Marco respiró con dificultad. Los ojos fijos en el techo blanco.
—¿El riñón...? ¿El que me dio David... tenía eso?
—No pienses en eso ahora —dijo Julio, con la voz más suave que pudo reunir—. David está bien. Está siendo cuidado. Ahora… lo que importa eres tú.
Marco cerró los ojos. Y aunque las lágrimas se agolpaban, eligió contenerlas. Como quien quiere despedirse con la frente en alto.
—Lo siento… no por mí. Por ustedes. Por lo que no voy a poder darles. Pero… antes de que todo termine, quiero verla. Solo verla. ¿Puedes… puedes llamar a Jackie?
Julio no necesitó más. Se inclinó, lo besó en la frente con reverencia, y salió sin decir palabra. El pasillo parecía más largo que nunca.
Mientras Julio se alejaba por el pasillo, en otra sala del hospital David permanecía sentado en silencio, con la mirada fija en un punto invisible. Mónica, a su lado, sostenía su mano entre las suyas.
El consultorio era más pequeño que la unidad de cuidados intensivos. La puerta se abrió con suavidad. El doctor Foster entró con una carpeta y una expresión menos tensa que la habitual.
—David —saludó—. Ya tenemos los primeros resultados. Hay algo que quiero explicarles.
David se irguió un poco. Mónica no soltó su mano.

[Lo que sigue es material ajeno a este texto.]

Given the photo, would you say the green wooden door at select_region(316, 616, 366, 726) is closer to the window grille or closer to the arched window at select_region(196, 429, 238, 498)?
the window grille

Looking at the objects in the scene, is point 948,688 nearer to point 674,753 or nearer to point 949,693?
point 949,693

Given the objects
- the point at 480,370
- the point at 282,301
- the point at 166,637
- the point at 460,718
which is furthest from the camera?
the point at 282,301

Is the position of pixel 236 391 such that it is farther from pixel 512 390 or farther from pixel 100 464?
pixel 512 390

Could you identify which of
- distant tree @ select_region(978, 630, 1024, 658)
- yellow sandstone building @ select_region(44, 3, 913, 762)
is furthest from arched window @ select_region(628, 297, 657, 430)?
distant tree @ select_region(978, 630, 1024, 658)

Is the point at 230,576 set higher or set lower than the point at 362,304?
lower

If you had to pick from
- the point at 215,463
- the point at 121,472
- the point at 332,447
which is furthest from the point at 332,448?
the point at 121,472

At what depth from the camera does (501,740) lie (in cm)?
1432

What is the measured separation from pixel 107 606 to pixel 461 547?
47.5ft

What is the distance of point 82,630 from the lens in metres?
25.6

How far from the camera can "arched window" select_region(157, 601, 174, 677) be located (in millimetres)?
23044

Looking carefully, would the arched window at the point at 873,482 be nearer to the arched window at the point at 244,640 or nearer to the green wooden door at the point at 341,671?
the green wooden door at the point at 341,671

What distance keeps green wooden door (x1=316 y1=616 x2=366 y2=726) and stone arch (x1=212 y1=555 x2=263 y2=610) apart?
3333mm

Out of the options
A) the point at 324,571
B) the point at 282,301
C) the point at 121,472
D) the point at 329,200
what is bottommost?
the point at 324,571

—Encontramos una pequeña opacidad en la zona donde antes estaba tu riñón derecho. Podría ser una cicatriz postquirúrgica o algo benigno. Pero necesitamos confirmarlo.
—¿No hay una forma más segura de saberlo sin que tengan que internarme? —preguntó David, con la mirada fija en el médico.
Foster negó suavemente con la cabeza, con la seriedad justa.
—No, David. La única manera de estar seguros es con una biopsia. Y debe hacerse hoy mismo. Es un procedimiento ambulatorio, pero delicado. Necesitamos internarte para hacerlo con todo el cuidado necesario.
Mónica entrelazó aún más sus dedos con los de David. Lo miró, con la voz temblorosa, apenas audible.
—¿Tiene que ser ahora...?
—Sí. No queremos esperar más. Si es benigno, nos quedaremos tranquilos. Y si no lo es, ganaremos tiempo.
David no vaciló. Asintió despacio.
—Está bien. Háganlo. No quiero que esto se repita. Ni en mí. Ni en nadie.
Foster le puso una mano en el hombro.
—Vamos a cuidarte. Personalmente.
Cuando el médico salió para coordinar el ingreso, Mónica abrazó a David con fuerza. Esta vez no contuvo el llanto.
—No quiero que te pase nada —dijo en voz baja—. No tú. No ahora.
David le acarició el cabello, con ternura serena.
—No me va a pasar nada. Pero si algo sucediera… quiero que recuerdes esto: no me arrepiento de nada. Ni de haberte amado. Ni de haberle dado a Marco lo que necesitaba para vivir. El amor siempre vale el riesgo.